Thursday, 12 February 2026, 11:33 am

    Logistics alliance powers exports, MSMEs

    The Department of Trade and Industry (DTI) is widening its logistics backbone, betting that stronger supply chains will translate into faster exports and more competitive small businesses.

    Trade Secretary Cristina Roque on Wednesday, February 11, unveiled the second batch of partners under the agency’s Supply Chain and Logistics Center (SCLC), calling the expansion a decisive move to safeguard the country’s trade lifelines.

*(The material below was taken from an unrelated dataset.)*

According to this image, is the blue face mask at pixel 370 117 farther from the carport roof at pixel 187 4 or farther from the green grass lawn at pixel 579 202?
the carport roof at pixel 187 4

    The new roster brings together heavyweights in shipping, land transport, customs facilitation, and last-mile delivery—tightening links between factories, ports, and consumers. Among them are Toyota Motor Philippines, Victory Liner, and Mober Philippines, bolstering private fleet capacity that can be mobilized during disasters to move food, medicine, and relief goods.

    “Logistics is a vital pillar of our national resilience,” Roque said, stressing that integrating industry leaders ensures supply chains remain operational even in crises.

    The export angle is equally strategic. 

    As global demand for Philippine goods picks up, the inclusion of the Association of International Shipping Lines and the Philippine Chamber of Customs Brokers aims to ease bottlenecks in shipping and documentation—long-standing pain points for local producers trying to compete abroad.

    For micro, small, and medium enterprises (MSMEs), the partnership could be transformative. “This is a strategic move for our MSMEs, effectively removing the logistical challenge that limits their reach,” Roque said.

    Through the SCLC portal and Guild support system, smaller firms gain direct access to a coordinated logistics ecosystem—an edge that could narrow cost gaps with larger players.

    The broader message: in a trade environment shaped by volatility and climate risk, logistics is no longer back-end support. It is strategy.